====== AVAILABLE DATA ======
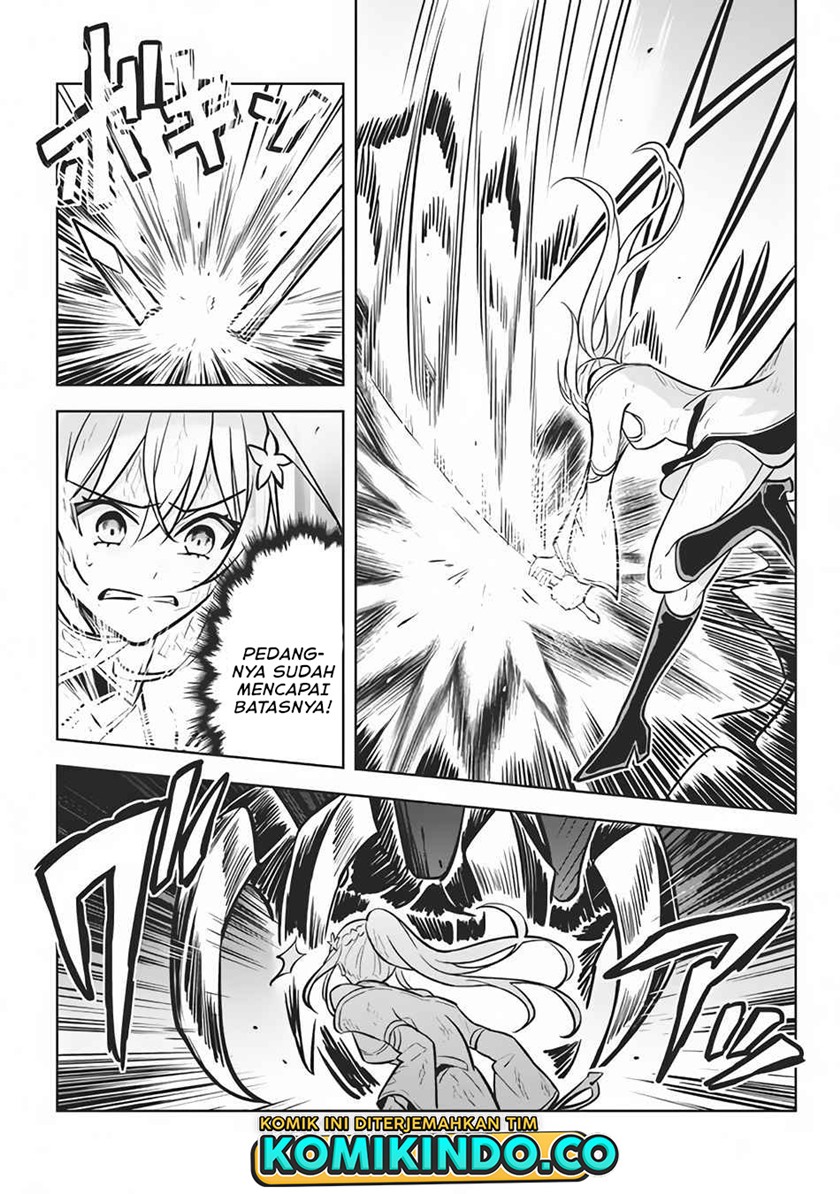 Hazure Sukiru “konomi Masuta” Sukiru No Mi (tabetara Shinu) O Mugen Ni Tabe Rareru Yo Ni Natta Kudan Chapter 08 Gambar 18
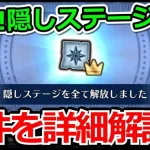 【ロマサガRS】全隠しステージ解放!!フリークエスト伝承の記録攻略まとめ!!【ロマンシング サガ リユニバース】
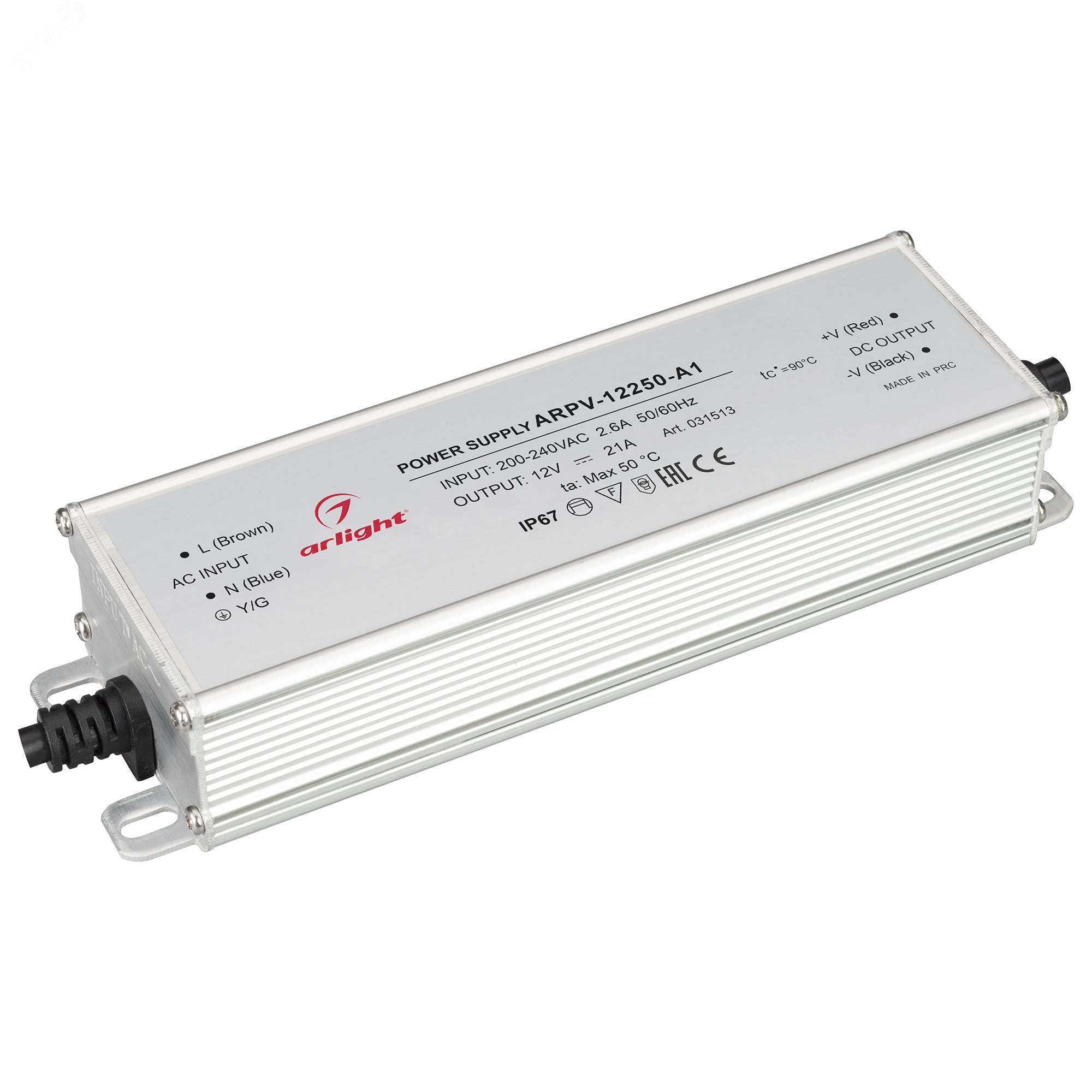 БлокпитанияARPV-12250-A1(12V,21A,252W)(ARL,IP67Металл,3года)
======
From the first line to the last, retype the data above exactly, but not its images.

 Hazure Sukiru “konomi Masuta” Sukiru No Mi (tabetara Shinu) O Mugen Ni Tabe Rareru Yo Ni Natta Kudan Chapter 08 Gambar 18
 【ロマサガRS】全隠しステージ解放!!フリークエスト伝承の記録攻略まとめ!!【ロマンシング サガ リユニバース】
 БлокпитанияARPV-12250-A1(12V,21A,252W)(ARL,IP67Металл,3года)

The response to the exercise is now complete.